Spike Lee’s combustible and impassioned 1999 masterpiece Summer of Sam turns 20 this month and is still a stand-out film in Lee’s bustling resume. This blistering period piece see the filmmaker vacate his home borough of Brooklyn to portray the besieged and increasingly paranoid Italian-American neighbourhood in The Bronx during the reign of serial killer David Berkowitz (Son of Sam) in the late seventies. Written by Lee, Victor Colicchio and The Sopranos’ Michael Imperioli – who makes a brief appearance in the film – Lee captures the sweltering heatwave, community togetherness and the escalating vigilantism, understandably stemming from the neighbourhood paranoia whilst a murderer is on the loose.
A visually audacious film, it’s shot by Lee’s semi-regular collaborator Ellen Kuras, who vividly captures time and place, from the sun-scorched chain-fenced backyards, through to the heady disco-heavy dancefloors – and at one point, a lurid swinger’s club – it all feels like a faithful representation of an edgier and more vivacious time in New York. This was also the first Spike Lee Joint with a predominately white cast, amongst them a pre-Oscar winning Adrien Brody and both John Leguizamo and Mira Sorvino as bickering married couple Vinny and Dionna. All three give compelling performances, but the latter couple are absolutely dynamite. Two scenes with the pair, one where they have a heated argument in the car, and another which sees serial philanderer Vinny finally kicked out of his apartment in a bravura unbroken long take, are testament to the talents of both performers.
John Turturro – who has appeared in nine of the director’s films in one shape or another – also crops up here, albeit in a surreal manner. He lends his voice to Berkowitz’s dog, whom the killer claimed had egged him on to commit his horrendous acts.

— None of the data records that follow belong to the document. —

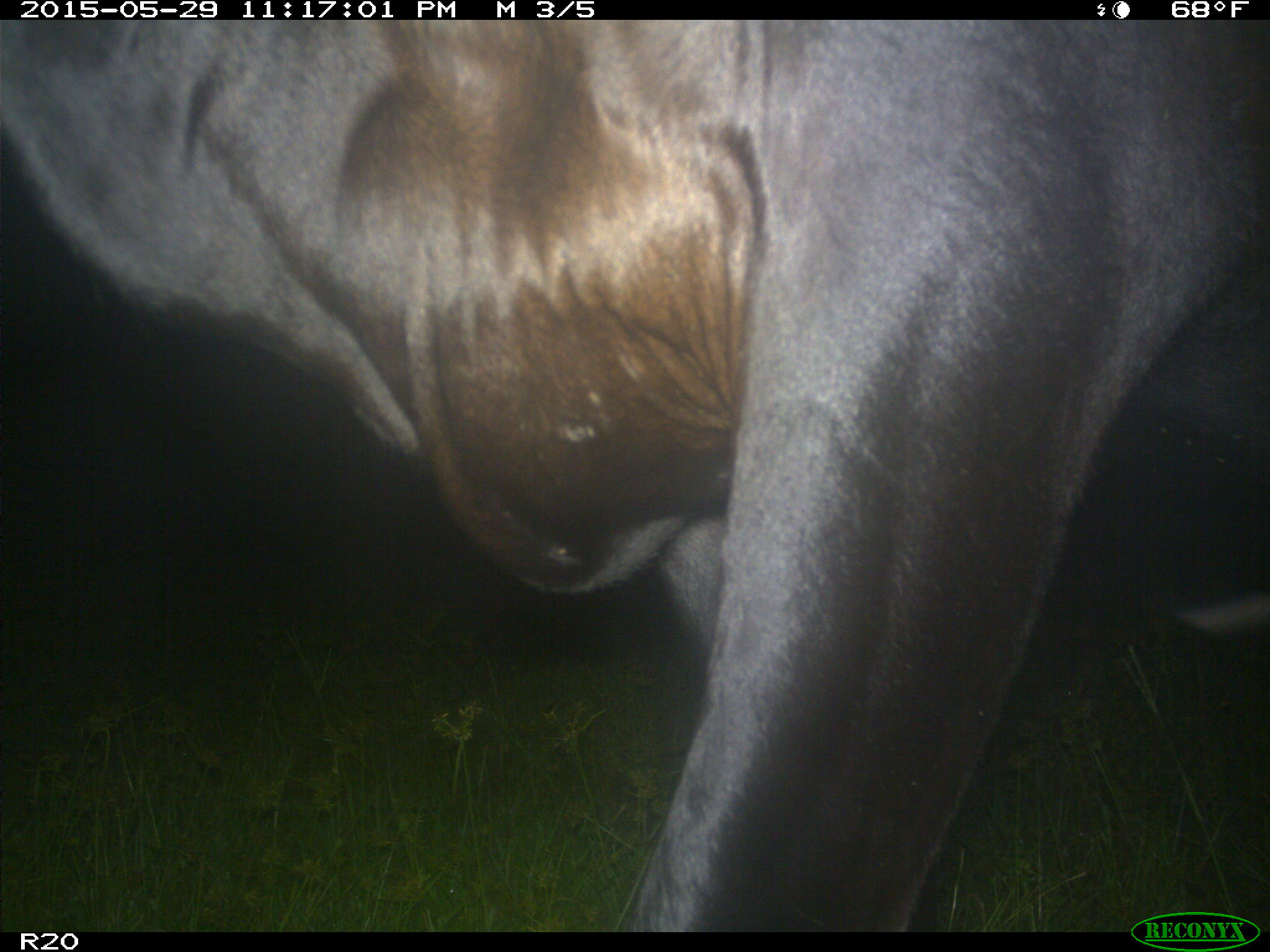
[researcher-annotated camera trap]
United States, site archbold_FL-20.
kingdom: Animalia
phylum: Chordata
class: Mammalia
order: Artiodactyla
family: Bovidae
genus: Bos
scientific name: Bos taurus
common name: domestic cow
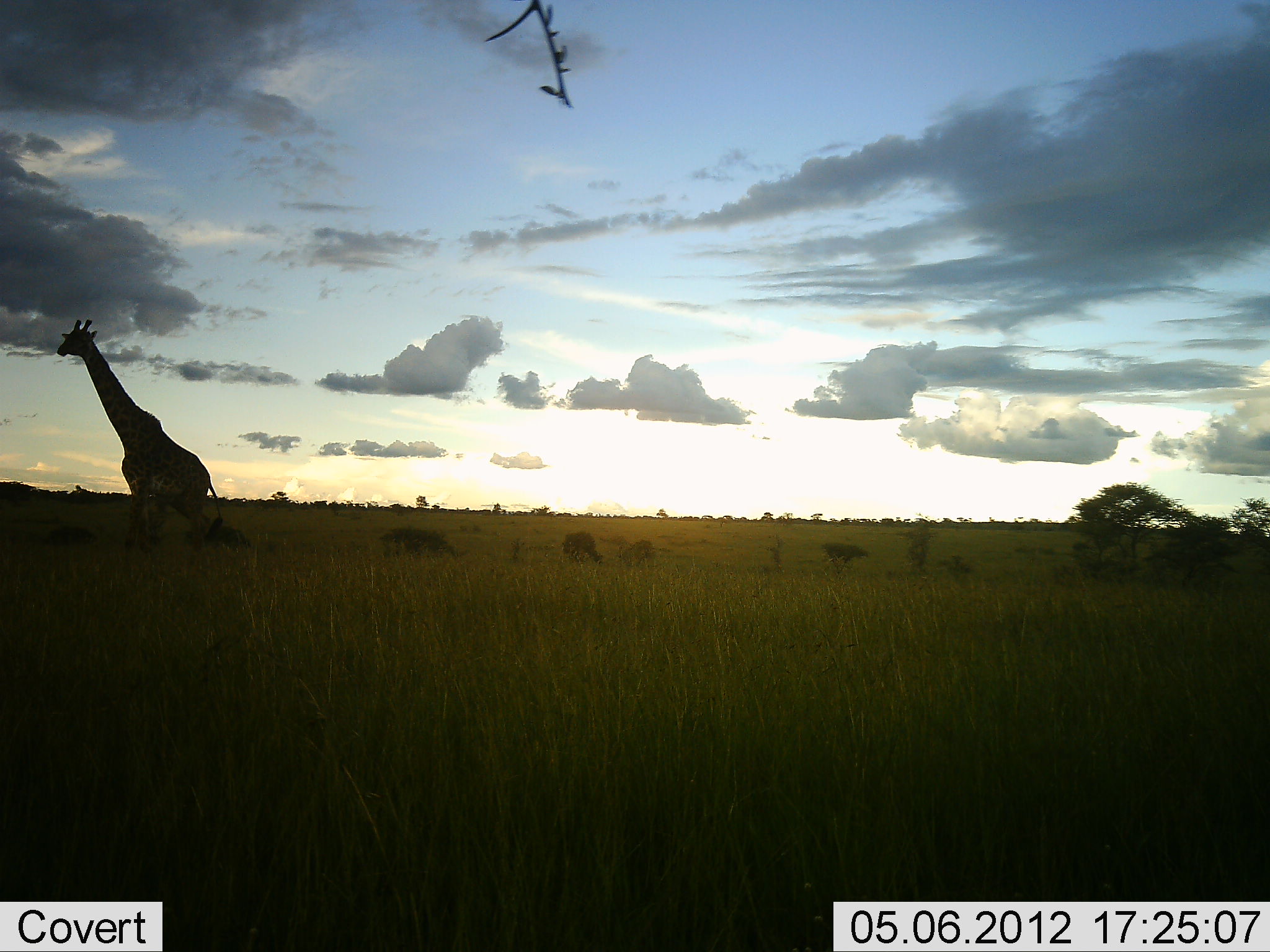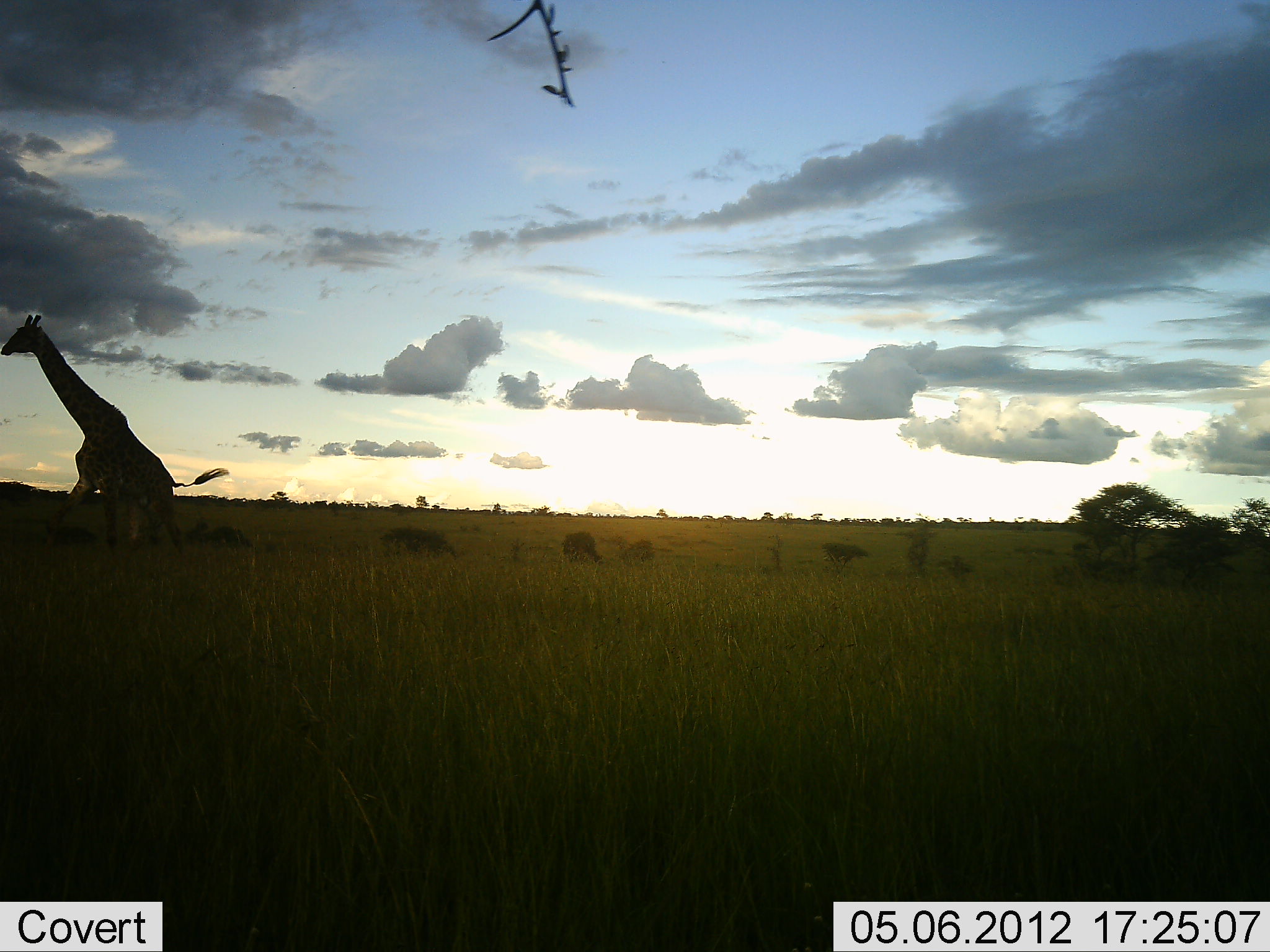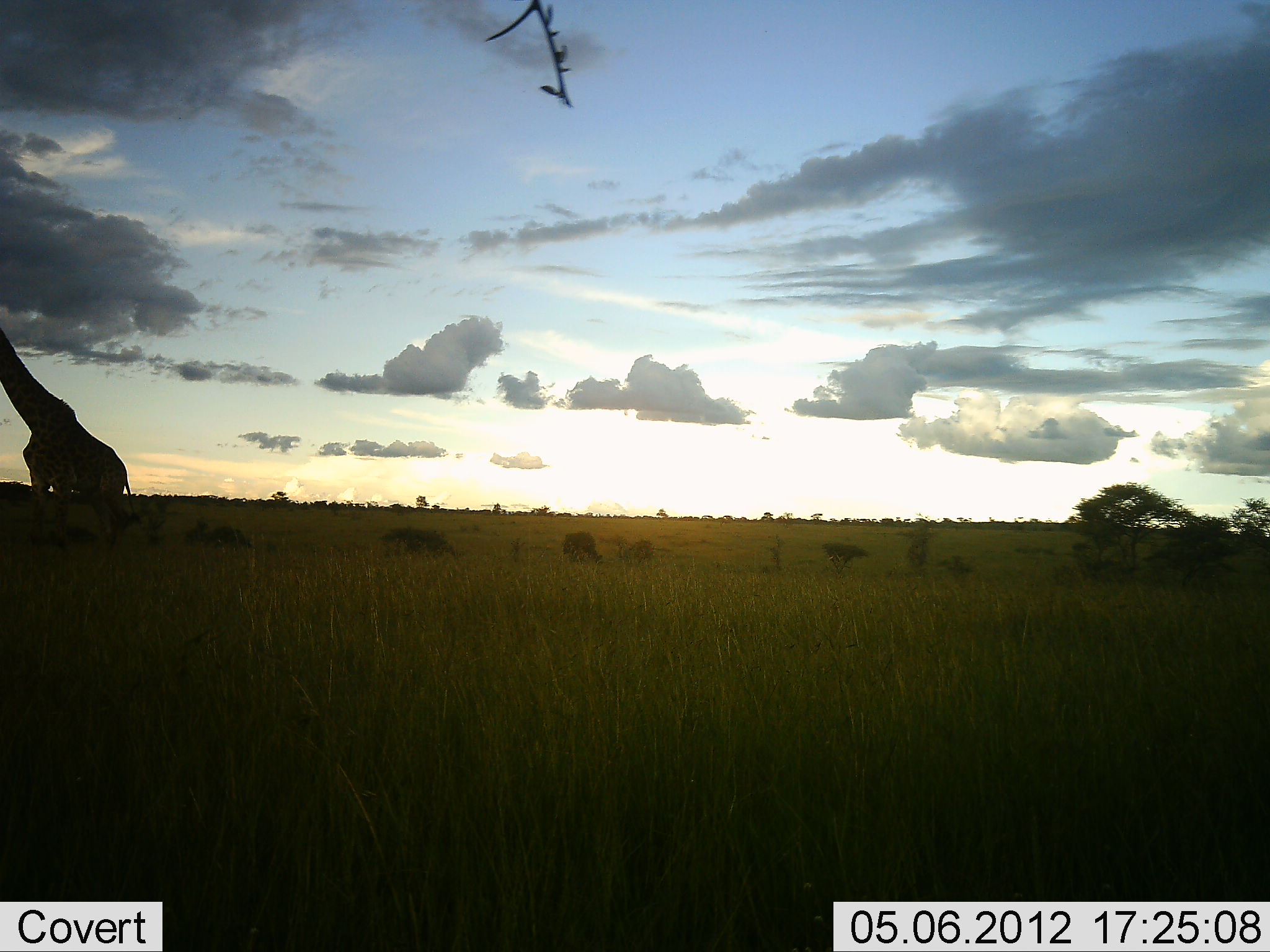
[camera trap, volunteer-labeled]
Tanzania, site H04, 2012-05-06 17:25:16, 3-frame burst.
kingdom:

It’s a risky scene which could have easily tipped the film into farcical territory were it not for Lee’s assured grasp of the material. Instead it’s a deeply terrifying moment, also helped by Michael Badalucco’s chilling representation of Berkowitz. But despite the title, the film isn’t centred on the serial killer – who we’re informed is serving six consecutive life sentences. His murderous deeds merely act as a catalyst to ramp up the hysteria around the already volatile group of Italian-Americans.

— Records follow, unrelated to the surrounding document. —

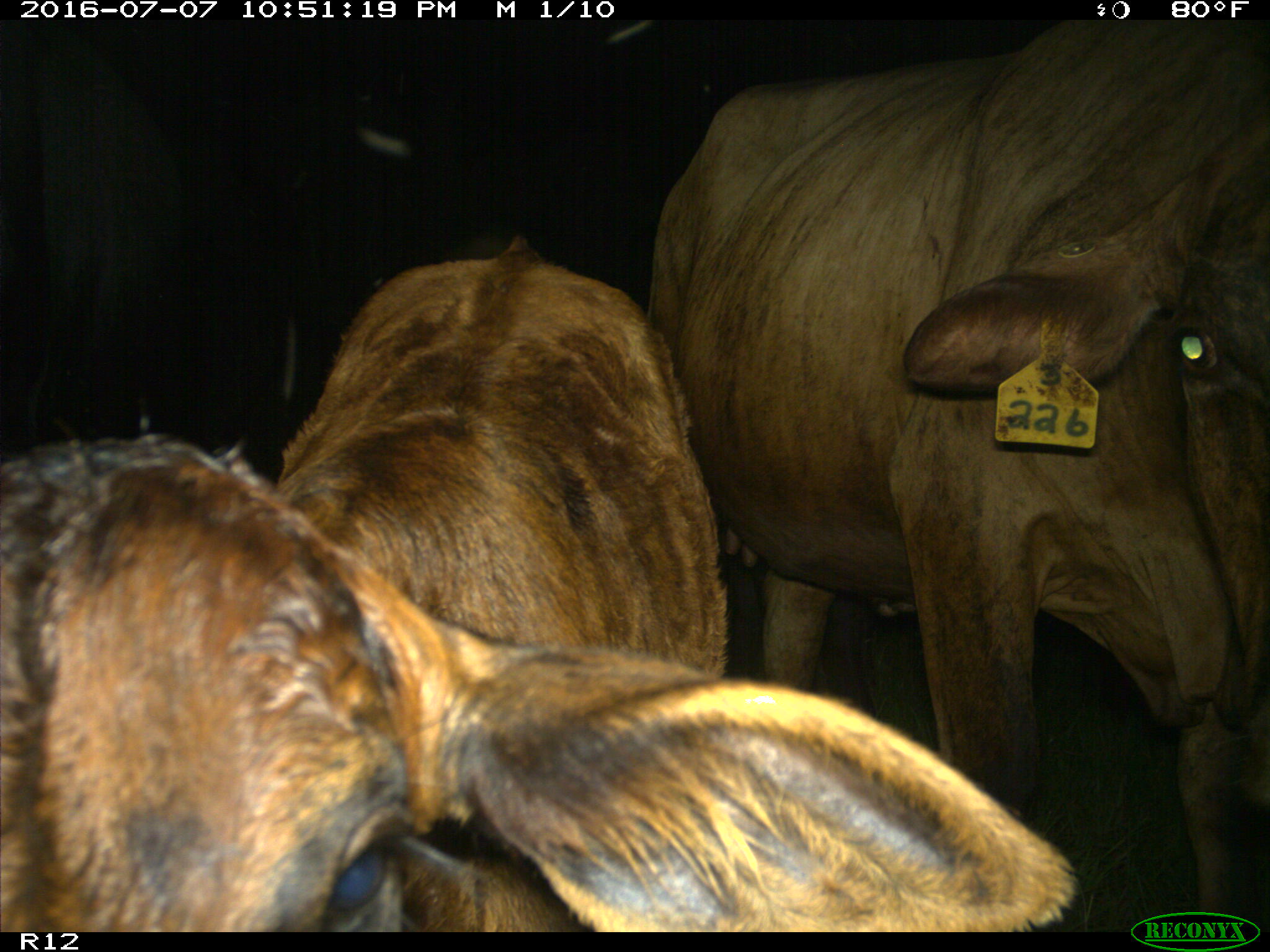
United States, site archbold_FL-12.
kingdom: Animalia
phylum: Chordata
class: Mammalia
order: Artiodactyla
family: Bovidae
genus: Bos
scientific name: Bos taurus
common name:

Suspicion is aroused by the presence of Vinny’s good friend Ritchie (Brody) who has recently returned to his old stomping ground, having fully embraced the punk lifestyle and is now sporting a spiky mohawk and shaky British accent. The local Italian gang, whose irrational behaviour is exacerbated by Berkowitz, the rising heat levels and the New York blackouts – which saw the poorest neighbourhoods in the city looted and vandalised – begin to believe their fellow Bronx resident might be the Son of Sam. This leads to an electrifying denouement, scored to The Who’s epic Baba O’Riley, where Lee really demonstrates a Scorsese-esque talent for staging a powerful, rock music-fuelled action set-piece. It’s a memorable and unsettling scene in a film brimming with some unforgettable moments, and like Lee’s best work, Summer of Sam is more about the reverberation felt by the characters and their world, rather than the incident which triggers the narrative.